A RUSSIAN NOVEL – Emmanuel Carrère; trans. Linda Coverdale (2010, Serpent’s Tail, £10.99, ISBN: 978-1-84668-085-4)

Carrère is one of the best current writers in France. This book, allegedly a novel, but in fact a work of fiction based (apparently) on a great deal of personal experience, is one of the most unusual I have read in a long time.

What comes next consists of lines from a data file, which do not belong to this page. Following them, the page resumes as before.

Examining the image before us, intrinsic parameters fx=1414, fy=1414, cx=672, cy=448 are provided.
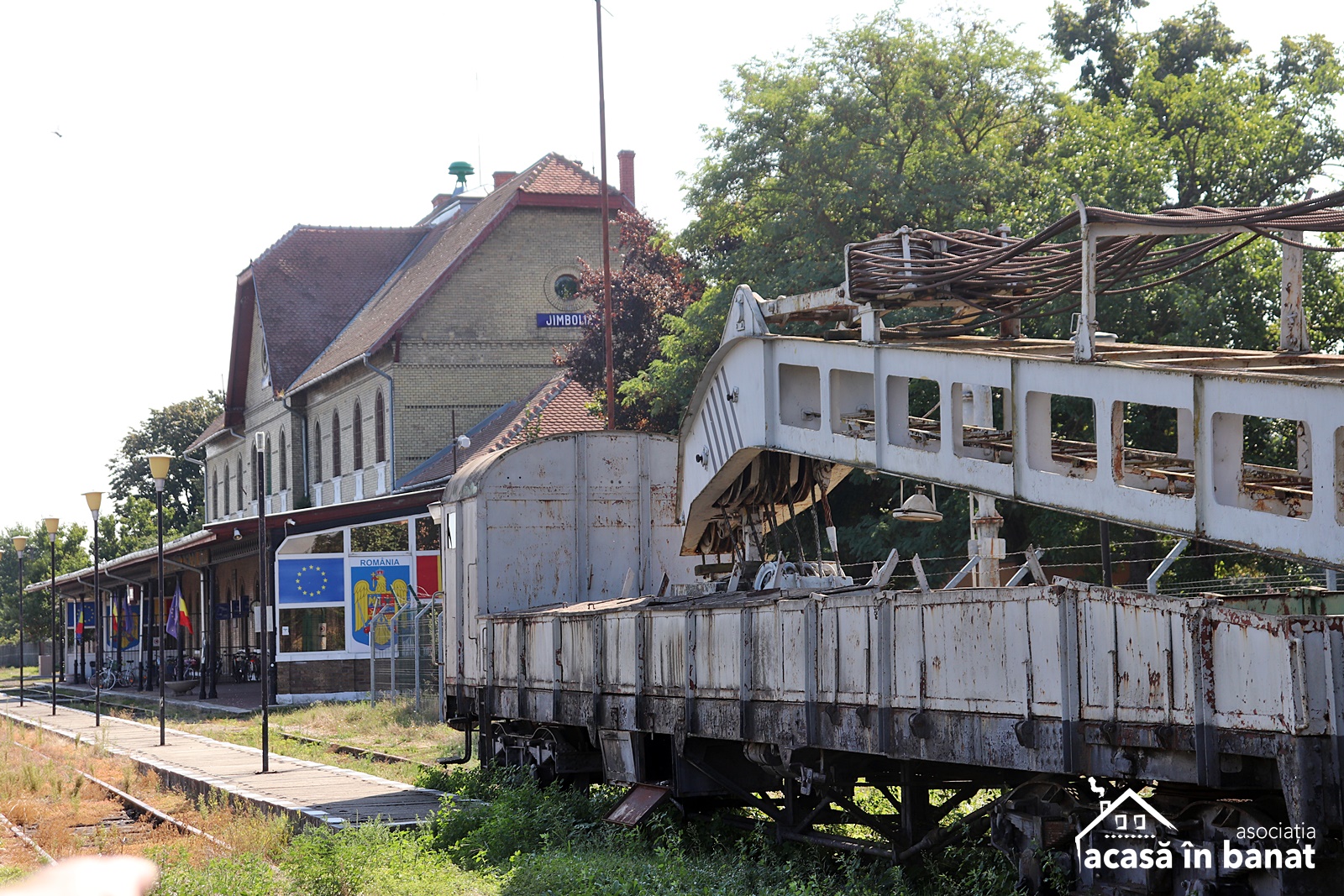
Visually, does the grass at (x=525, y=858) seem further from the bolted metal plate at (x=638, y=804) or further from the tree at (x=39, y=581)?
the tree at (x=39, y=581)

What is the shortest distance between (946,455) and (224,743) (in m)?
18.6

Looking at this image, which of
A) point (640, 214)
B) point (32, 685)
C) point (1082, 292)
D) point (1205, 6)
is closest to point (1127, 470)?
point (1082, 292)

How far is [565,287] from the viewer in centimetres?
4512

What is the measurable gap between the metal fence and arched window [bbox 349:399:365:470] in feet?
43.5

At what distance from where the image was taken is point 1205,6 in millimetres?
33719

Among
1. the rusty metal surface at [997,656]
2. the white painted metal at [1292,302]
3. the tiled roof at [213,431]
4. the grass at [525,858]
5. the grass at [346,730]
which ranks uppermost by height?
the tiled roof at [213,431]

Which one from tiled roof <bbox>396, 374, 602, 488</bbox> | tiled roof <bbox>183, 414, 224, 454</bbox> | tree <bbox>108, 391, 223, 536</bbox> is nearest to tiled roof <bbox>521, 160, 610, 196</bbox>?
tiled roof <bbox>396, 374, 602, 488</bbox>

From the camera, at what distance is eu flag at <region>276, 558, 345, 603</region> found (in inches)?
1316

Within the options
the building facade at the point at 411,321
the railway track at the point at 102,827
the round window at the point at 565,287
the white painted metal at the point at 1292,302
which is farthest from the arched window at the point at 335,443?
the white painted metal at the point at 1292,302

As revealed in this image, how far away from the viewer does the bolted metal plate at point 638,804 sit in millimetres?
11492

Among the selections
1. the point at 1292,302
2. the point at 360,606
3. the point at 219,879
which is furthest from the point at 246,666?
the point at 1292,302

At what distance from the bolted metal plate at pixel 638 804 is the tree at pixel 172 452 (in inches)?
3232

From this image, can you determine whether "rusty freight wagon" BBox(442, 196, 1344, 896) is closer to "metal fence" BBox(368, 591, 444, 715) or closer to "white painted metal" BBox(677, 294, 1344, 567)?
"white painted metal" BBox(677, 294, 1344, 567)

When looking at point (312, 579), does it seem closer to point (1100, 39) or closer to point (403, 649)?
point (403, 649)
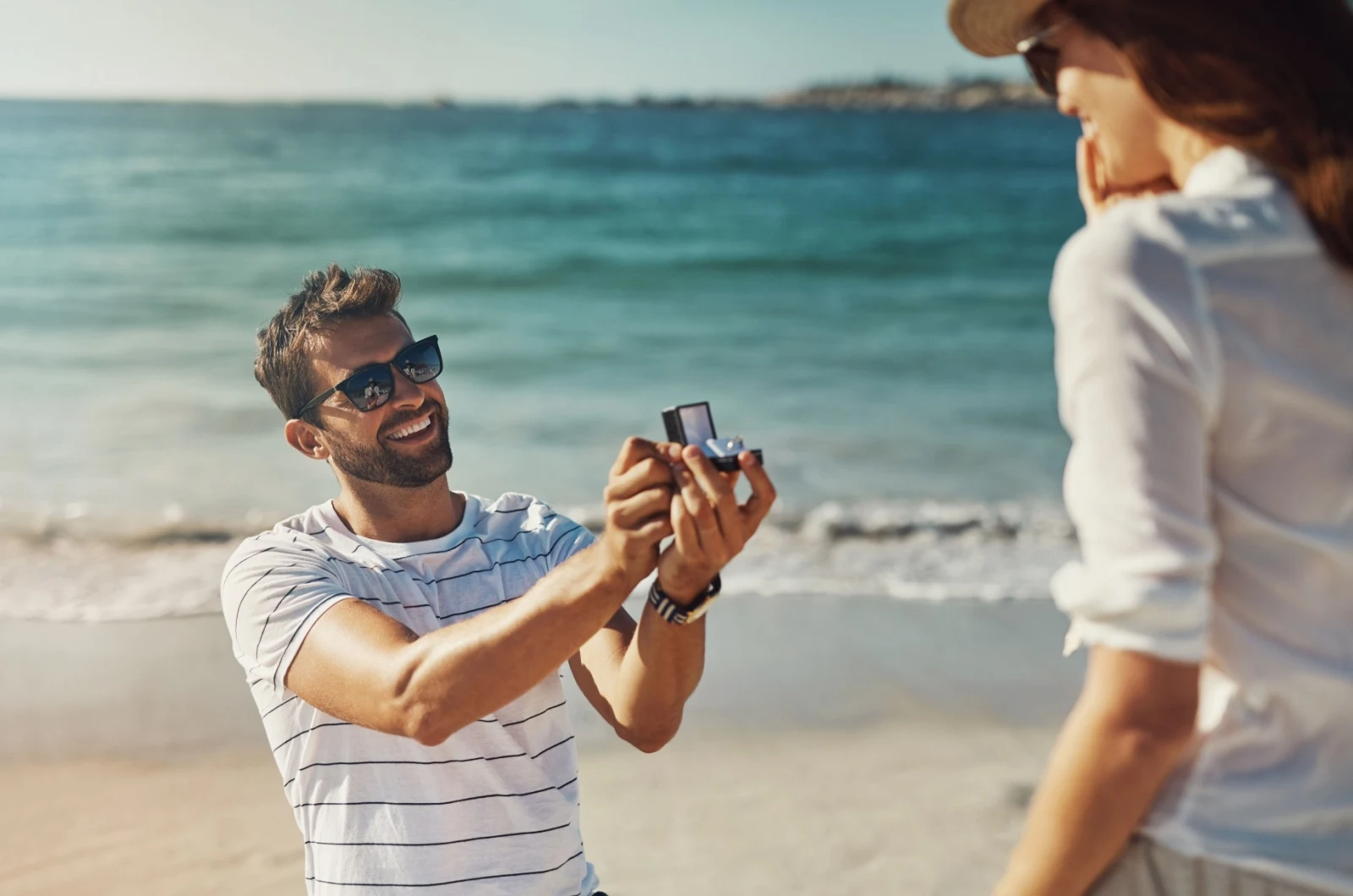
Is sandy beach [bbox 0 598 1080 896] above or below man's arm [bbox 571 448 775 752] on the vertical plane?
below

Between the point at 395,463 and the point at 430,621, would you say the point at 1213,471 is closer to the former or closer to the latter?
the point at 430,621

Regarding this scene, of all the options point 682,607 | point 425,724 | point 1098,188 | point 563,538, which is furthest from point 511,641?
point 1098,188

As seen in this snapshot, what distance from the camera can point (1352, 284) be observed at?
1216mm

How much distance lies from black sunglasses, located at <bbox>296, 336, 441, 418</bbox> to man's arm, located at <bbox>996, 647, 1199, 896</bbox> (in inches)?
72.3

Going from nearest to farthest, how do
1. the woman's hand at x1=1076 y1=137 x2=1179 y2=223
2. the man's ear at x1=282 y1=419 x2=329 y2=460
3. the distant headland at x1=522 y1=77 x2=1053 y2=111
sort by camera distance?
the woman's hand at x1=1076 y1=137 x2=1179 y2=223 → the man's ear at x1=282 y1=419 x2=329 y2=460 → the distant headland at x1=522 y1=77 x2=1053 y2=111

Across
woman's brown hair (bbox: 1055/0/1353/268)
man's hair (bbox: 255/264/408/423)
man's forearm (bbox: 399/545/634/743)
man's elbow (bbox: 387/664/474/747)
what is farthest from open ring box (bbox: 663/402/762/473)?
man's hair (bbox: 255/264/408/423)

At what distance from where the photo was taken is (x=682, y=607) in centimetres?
224

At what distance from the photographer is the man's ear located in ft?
9.59

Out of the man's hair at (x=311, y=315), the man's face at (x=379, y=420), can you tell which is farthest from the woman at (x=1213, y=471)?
the man's hair at (x=311, y=315)

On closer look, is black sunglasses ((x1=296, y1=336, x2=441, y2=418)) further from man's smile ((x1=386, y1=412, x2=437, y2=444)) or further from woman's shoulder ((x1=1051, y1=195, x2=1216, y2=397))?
woman's shoulder ((x1=1051, y1=195, x2=1216, y2=397))

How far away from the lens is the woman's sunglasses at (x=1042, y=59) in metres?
1.47

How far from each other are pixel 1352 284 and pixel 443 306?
1834 cm

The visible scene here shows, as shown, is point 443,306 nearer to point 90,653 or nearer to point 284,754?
point 90,653

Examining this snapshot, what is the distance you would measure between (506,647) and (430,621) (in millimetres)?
614
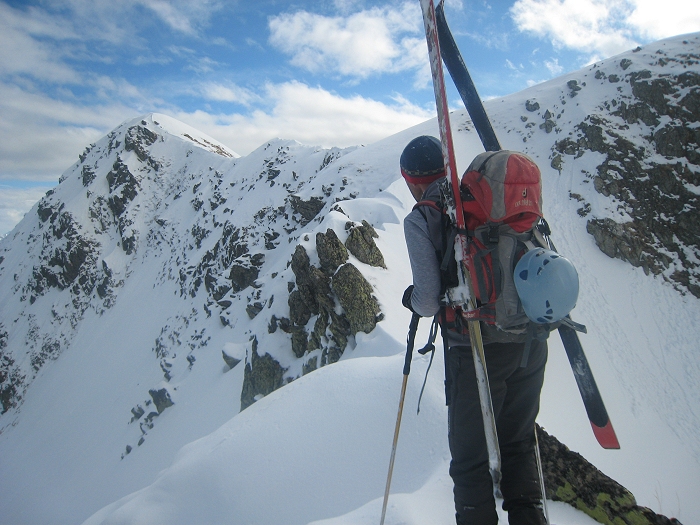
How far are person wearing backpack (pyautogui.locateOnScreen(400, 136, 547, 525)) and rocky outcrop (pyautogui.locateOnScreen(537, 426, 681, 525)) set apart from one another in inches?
44.5

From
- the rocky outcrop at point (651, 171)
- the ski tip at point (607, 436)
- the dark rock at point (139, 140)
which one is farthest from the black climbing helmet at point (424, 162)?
the dark rock at point (139, 140)

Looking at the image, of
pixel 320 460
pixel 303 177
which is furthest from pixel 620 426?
pixel 303 177

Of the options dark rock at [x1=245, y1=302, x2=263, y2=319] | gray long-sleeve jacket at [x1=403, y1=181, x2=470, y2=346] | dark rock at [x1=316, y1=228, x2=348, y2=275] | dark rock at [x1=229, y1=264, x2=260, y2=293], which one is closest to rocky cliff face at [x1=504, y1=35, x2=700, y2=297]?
dark rock at [x1=316, y1=228, x2=348, y2=275]

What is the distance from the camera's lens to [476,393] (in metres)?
1.97

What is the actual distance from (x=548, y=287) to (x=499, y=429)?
3.30 feet

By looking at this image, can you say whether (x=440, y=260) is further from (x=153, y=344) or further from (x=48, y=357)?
(x=48, y=357)

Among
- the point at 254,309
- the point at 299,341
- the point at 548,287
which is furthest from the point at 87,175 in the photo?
the point at 548,287

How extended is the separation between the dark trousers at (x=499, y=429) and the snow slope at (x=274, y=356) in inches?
32.1

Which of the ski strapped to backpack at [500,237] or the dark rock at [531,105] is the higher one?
the dark rock at [531,105]

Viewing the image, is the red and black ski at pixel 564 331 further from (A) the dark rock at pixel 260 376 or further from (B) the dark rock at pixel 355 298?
(A) the dark rock at pixel 260 376

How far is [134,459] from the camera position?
20.4 metres

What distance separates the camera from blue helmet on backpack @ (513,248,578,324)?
166cm

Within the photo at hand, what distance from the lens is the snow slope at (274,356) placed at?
3816 mm

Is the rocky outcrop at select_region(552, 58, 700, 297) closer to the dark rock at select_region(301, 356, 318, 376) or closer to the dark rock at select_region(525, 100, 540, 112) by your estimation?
the dark rock at select_region(525, 100, 540, 112)
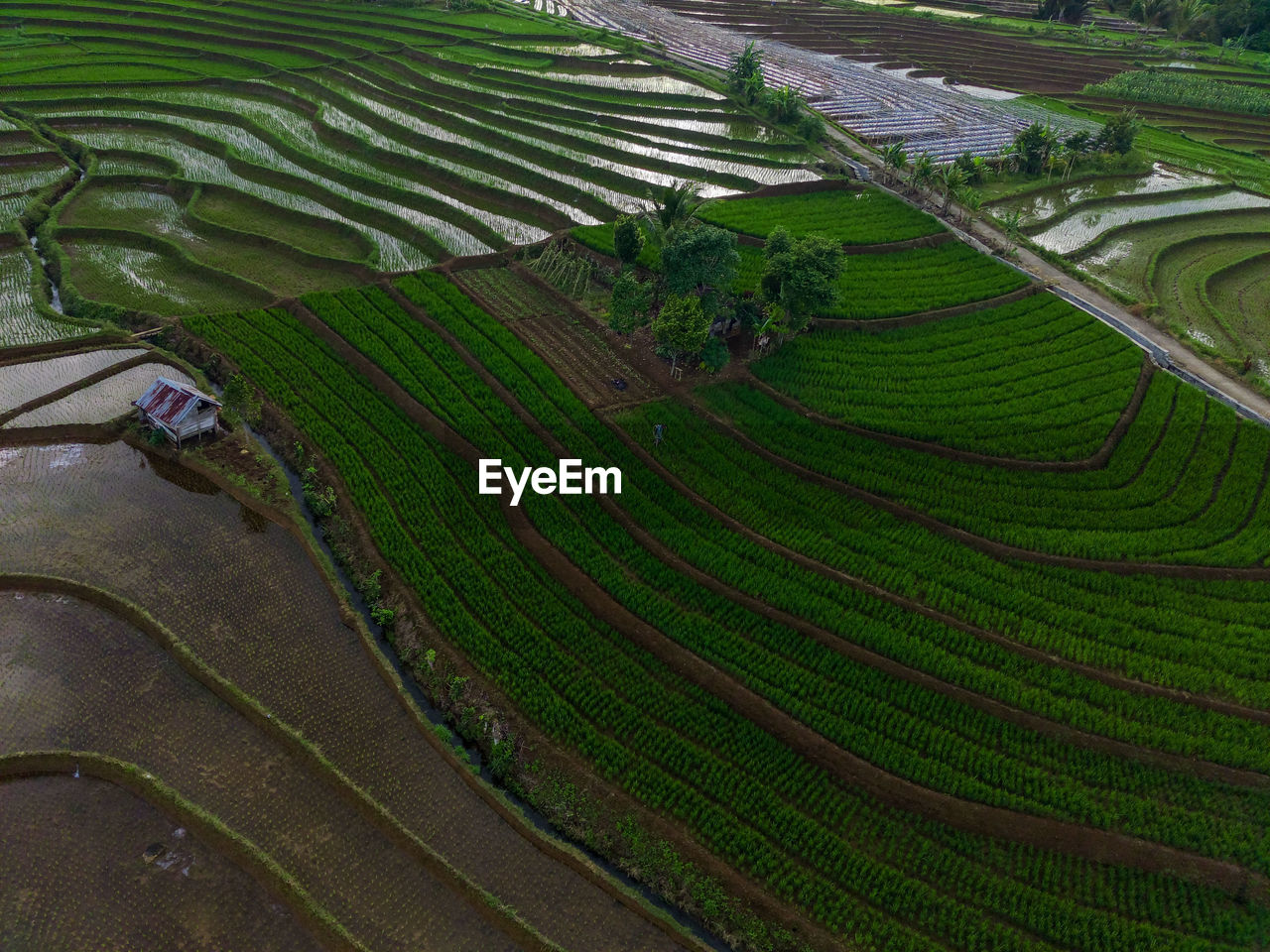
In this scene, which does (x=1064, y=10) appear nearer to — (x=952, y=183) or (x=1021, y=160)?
(x=1021, y=160)

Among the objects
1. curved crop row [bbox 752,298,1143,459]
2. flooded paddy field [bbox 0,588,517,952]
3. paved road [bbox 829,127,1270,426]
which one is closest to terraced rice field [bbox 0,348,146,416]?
flooded paddy field [bbox 0,588,517,952]

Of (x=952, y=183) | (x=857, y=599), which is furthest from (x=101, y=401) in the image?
(x=952, y=183)

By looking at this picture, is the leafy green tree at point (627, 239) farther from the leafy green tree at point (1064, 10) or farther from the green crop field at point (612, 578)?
the leafy green tree at point (1064, 10)

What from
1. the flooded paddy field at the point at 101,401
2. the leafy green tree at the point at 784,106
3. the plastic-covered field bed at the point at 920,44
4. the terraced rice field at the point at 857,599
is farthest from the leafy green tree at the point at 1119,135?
the flooded paddy field at the point at 101,401

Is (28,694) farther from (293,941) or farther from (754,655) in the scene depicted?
(754,655)

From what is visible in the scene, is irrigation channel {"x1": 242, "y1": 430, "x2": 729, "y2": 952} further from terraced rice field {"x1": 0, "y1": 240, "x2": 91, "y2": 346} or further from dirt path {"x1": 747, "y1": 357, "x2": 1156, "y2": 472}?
dirt path {"x1": 747, "y1": 357, "x2": 1156, "y2": 472}

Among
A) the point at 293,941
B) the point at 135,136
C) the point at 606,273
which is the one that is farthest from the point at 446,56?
the point at 293,941
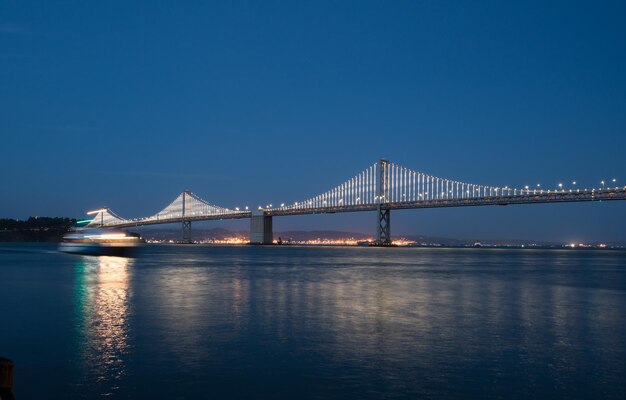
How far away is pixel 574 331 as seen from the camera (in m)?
10.3

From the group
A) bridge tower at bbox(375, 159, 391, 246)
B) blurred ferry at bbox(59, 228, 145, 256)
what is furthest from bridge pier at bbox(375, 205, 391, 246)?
blurred ferry at bbox(59, 228, 145, 256)

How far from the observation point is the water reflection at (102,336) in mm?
6758

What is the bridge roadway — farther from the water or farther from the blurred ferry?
the water

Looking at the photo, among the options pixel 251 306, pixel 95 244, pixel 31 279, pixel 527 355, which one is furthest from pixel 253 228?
pixel 527 355

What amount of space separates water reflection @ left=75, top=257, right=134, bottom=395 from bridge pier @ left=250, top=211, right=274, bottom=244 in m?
72.1

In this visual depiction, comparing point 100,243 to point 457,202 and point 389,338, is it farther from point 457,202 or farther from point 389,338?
point 389,338

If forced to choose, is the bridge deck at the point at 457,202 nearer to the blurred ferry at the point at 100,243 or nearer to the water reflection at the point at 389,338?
the blurred ferry at the point at 100,243

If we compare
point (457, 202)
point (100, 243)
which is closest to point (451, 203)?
point (457, 202)

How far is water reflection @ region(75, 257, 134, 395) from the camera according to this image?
22.2ft

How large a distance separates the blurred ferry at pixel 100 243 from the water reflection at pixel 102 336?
111 feet

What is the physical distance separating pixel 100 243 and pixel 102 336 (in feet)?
143

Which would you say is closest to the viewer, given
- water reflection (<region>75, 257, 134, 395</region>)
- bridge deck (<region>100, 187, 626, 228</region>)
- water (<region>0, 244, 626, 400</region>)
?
water (<region>0, 244, 626, 400</region>)

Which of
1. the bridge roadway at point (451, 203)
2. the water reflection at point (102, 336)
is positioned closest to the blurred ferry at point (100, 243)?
the bridge roadway at point (451, 203)

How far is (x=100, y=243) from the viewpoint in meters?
50.5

The story meanders: a French film crew is in Russia, making a verité film about life in a small and obscure industrial town. The director, or auteur, is Carrère himself, trying to find a film that could be about the drab surroundings or the unpromising characters he meets — these passages appear to be based on real events. As a counterpoint, the Carrère character’s relationship with his partner in France is going through a crisis. At the heart of the book, almost in fact physically in the middle of the novel, is a piece of erotic fiction written in the hope of drawing back his lover. It is an astonishingly original and impressively explicit sequence. My jaded palate, born of boredom with repetitive, unoriginal and in many cases unbelievable sexual antics in fiction, was refreshed by it and eager for more. It is a remarkable piece of writing, certain to become a classic of erotic writing. However, the lead-up to it, and the shocking and agonizing consequences of it, are also pretty impressive.

Like the new novel by Julian Barnes (The Sense of an Ending) much of the book is given over to introspective grappling with feelings of love, loneliness, jealousy, passion, possessiveness, frustration, and all the other experiences around sexual life. Unlike the feeble offering from Mr Barnes, A Russian Novel is a radical, daring and honest work of literature.